*Directions*
Rewrite the listing below as a Markdown table with two columns, Row and Line. Give each line its own numbered row and leave out any blank lines.

*Excerpted records*
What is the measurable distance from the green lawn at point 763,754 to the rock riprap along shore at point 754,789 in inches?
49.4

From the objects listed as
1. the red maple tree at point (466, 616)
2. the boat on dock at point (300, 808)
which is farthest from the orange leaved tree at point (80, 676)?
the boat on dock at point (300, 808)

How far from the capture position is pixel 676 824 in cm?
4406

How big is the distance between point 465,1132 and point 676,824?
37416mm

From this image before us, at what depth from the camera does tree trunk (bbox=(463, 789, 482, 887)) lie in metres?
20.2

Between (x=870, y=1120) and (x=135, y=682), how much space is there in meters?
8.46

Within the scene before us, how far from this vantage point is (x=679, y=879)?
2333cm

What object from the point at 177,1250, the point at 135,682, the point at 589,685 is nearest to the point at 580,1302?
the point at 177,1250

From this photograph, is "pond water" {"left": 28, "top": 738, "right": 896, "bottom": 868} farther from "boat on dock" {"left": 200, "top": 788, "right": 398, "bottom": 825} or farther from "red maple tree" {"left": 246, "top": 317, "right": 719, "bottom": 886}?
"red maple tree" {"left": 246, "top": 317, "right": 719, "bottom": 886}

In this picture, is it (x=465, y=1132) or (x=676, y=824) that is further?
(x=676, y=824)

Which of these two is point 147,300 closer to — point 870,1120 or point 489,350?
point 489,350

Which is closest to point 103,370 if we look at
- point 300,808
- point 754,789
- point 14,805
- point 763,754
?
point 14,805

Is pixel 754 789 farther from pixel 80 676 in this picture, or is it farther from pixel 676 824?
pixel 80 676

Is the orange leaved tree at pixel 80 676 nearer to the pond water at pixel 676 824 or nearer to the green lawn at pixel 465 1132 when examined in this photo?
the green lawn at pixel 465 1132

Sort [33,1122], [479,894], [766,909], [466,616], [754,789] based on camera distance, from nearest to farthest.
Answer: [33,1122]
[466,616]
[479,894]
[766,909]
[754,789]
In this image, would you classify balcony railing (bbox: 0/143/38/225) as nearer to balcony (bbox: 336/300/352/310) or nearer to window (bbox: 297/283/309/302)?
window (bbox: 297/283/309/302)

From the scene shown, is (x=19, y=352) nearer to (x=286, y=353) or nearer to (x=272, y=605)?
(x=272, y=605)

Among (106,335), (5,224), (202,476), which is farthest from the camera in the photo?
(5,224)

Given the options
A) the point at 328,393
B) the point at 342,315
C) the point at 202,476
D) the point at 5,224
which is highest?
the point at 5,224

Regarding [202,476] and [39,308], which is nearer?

*Answer below*
| Row | Line |
|---|---|
| 1 | What is the measurable distance from the green lawn at point 763,754 to the rock riprap along shore at point 754,789 in inches? |
| 2 | 49.4 |
| 3 | From the objects listed as |
| 4 | 1. the red maple tree at point (466, 616) |
| 5 | 2. the boat on dock at point (300, 808) |
| 6 | which is farthest from the orange leaved tree at point (80, 676)? |
| 7 | the boat on dock at point (300, 808) |
| 8 | How far from the capture position is pixel 676 824 in cm? |
| 9 | 4406 |
| 10 | How big is the distance between point 465,1132 and point 676,824? |
| 11 | 37416mm |
| 12 | From this image before us, at what depth from the camera does tree trunk (bbox=(463, 789, 482, 887)) lie in metres? |
| 13 | 20.2 |
| 14 | Between (x=870, y=1120) and (x=135, y=682), how much space is there in meters? |
| 15 | 8.46 |
| 16 | Within the scene before us, how far from this vantage point is (x=679, y=879)? |
| 17 | 2333cm |
| 18 | What object from the point at 177,1250, the point at 135,682, the point at 589,685 is nearest to the point at 580,1302? |
| 19 | the point at 177,1250 |
| 20 | From this photograph, is "pond water" {"left": 28, "top": 738, "right": 896, "bottom": 868} farther from "boat on dock" {"left": 200, "top": 788, "right": 398, "bottom": 825} or farther from "red maple tree" {"left": 246, "top": 317, "right": 719, "bottom": 886}? |
| 21 | "red maple tree" {"left": 246, "top": 317, "right": 719, "bottom": 886} |
| 22 | In this picture, is it (x=465, y=1132) or (x=676, y=824) that is further? |
| 23 | (x=676, y=824) |
| 24 | Which of these two is point 147,300 closer to — point 870,1120 or point 489,350? |
| 25 | point 489,350 |
| 26 | Which is closest to point 103,370 if we look at |
| 27 | - point 300,808 |
| 28 | - point 754,789 |
| 29 | - point 14,805 |
| 30 | - point 763,754 |
| 31 | ? |
| 32 | point 14,805 |
| 33 | Is pixel 754 789 farther from pixel 80 676 in this picture, or is it farther from pixel 676 824? |
| 34 | pixel 80 676 |
| 35 | Is the orange leaved tree at pixel 80 676 nearer to the pond water at pixel 676 824 or nearer to the green lawn at pixel 465 1132 when examined in this photo? |
| 36 | the green lawn at pixel 465 1132 |
| 37 | Sort [33,1122], [479,894], [766,909], [466,616], [754,789] based on camera distance, from nearest to farthest. |
| 38 | Answer: [33,1122] |
| 39 | [466,616] |
| 40 | [479,894] |
| 41 | [766,909] |
| 42 | [754,789] |
| 43 | In this image, would you classify balcony railing (bbox: 0/143/38/225) as nearer to balcony (bbox: 336/300/352/310) or nearer to window (bbox: 297/283/309/302)? |
| 44 | window (bbox: 297/283/309/302) |
| 45 | From the scene shown, is (x=19, y=352) nearer to (x=286, y=353) or nearer to (x=272, y=605)? |
| 46 | (x=272, y=605) |
| 47 | Among (106,335), (5,224), (202,476), which is farthest from the camera in the photo? |
| 48 | (5,224) |
| 49 | Given the options |
| 50 | A) the point at 328,393 |
| 51 | B) the point at 342,315 |
| 52 | C) the point at 202,476 |
| 53 | D) the point at 5,224 |
| 54 | which is highest? |
| 55 | the point at 5,224 |
| 56 | Regarding [202,476] and [39,308], which is nearer? |